**Goal of the exercise**
Find each line in the records below that contains the string "armrest" and copy those lines out. Treat uppercase and lowercase letters as different.

**Data extract**
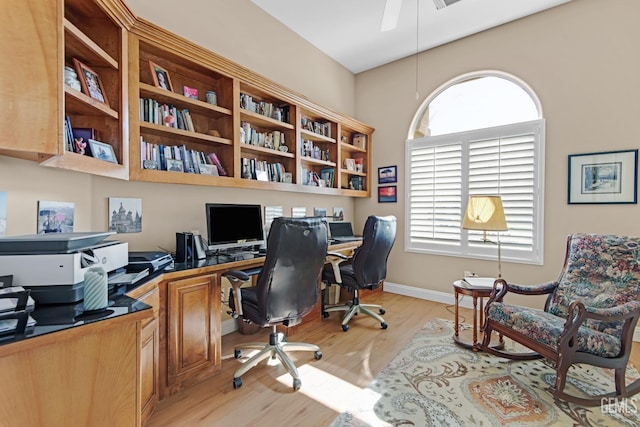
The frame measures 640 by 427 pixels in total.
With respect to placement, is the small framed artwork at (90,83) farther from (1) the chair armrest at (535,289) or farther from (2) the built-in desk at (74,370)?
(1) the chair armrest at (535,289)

--

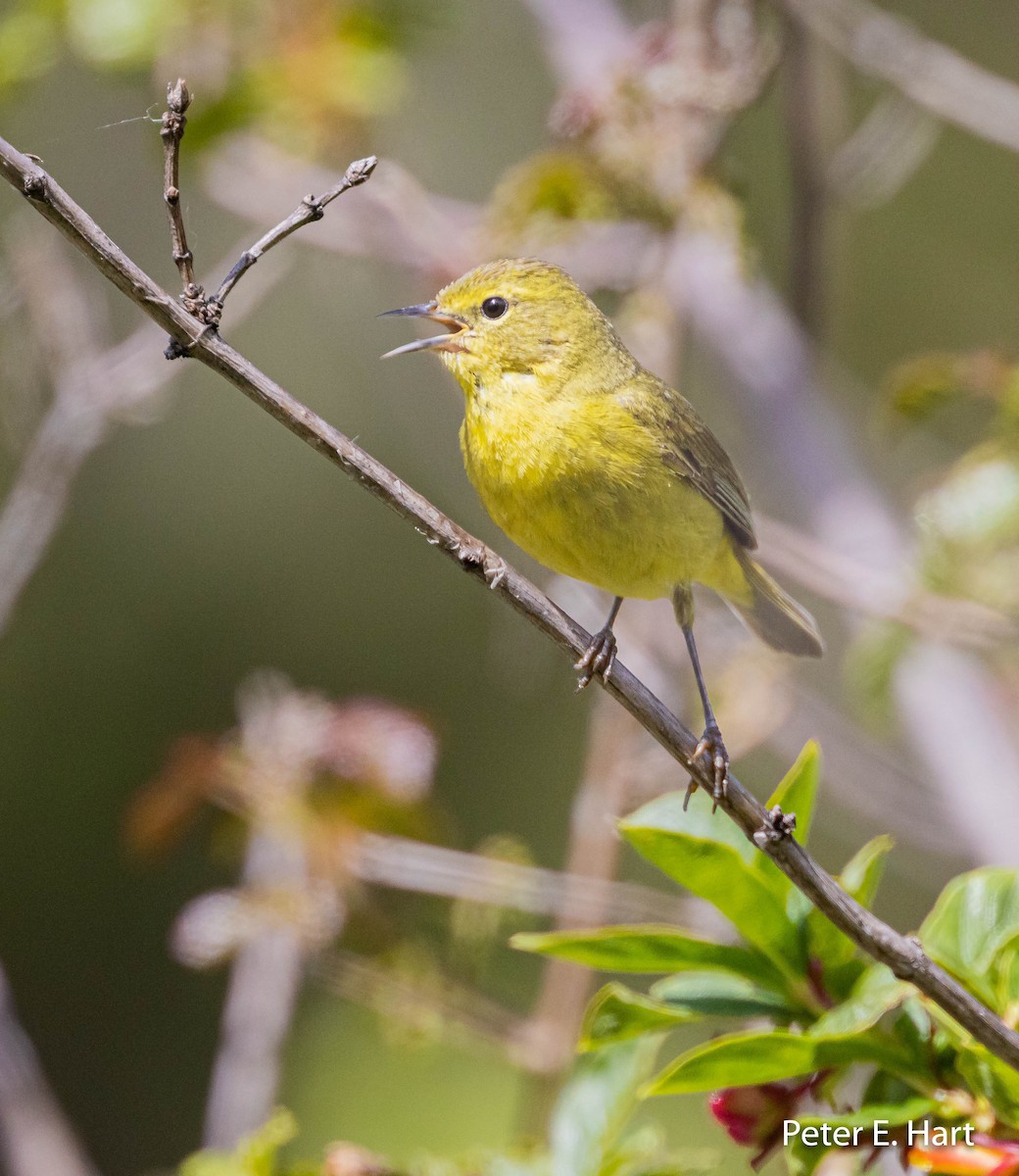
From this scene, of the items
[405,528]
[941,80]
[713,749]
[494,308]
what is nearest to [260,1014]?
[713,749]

--

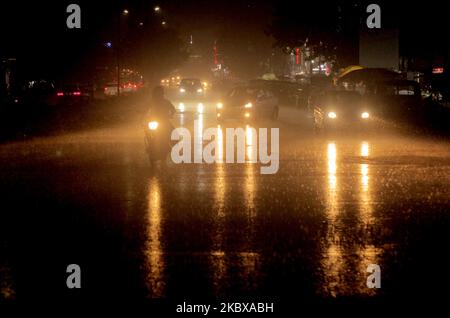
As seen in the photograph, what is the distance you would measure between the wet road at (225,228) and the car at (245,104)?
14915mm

**Expected output**
With respect to placement, is the small framed artwork at (90,83) farther from (1) the chair armrest at (535,289) or farther from (2) the built-in desk at (74,370)?
(1) the chair armrest at (535,289)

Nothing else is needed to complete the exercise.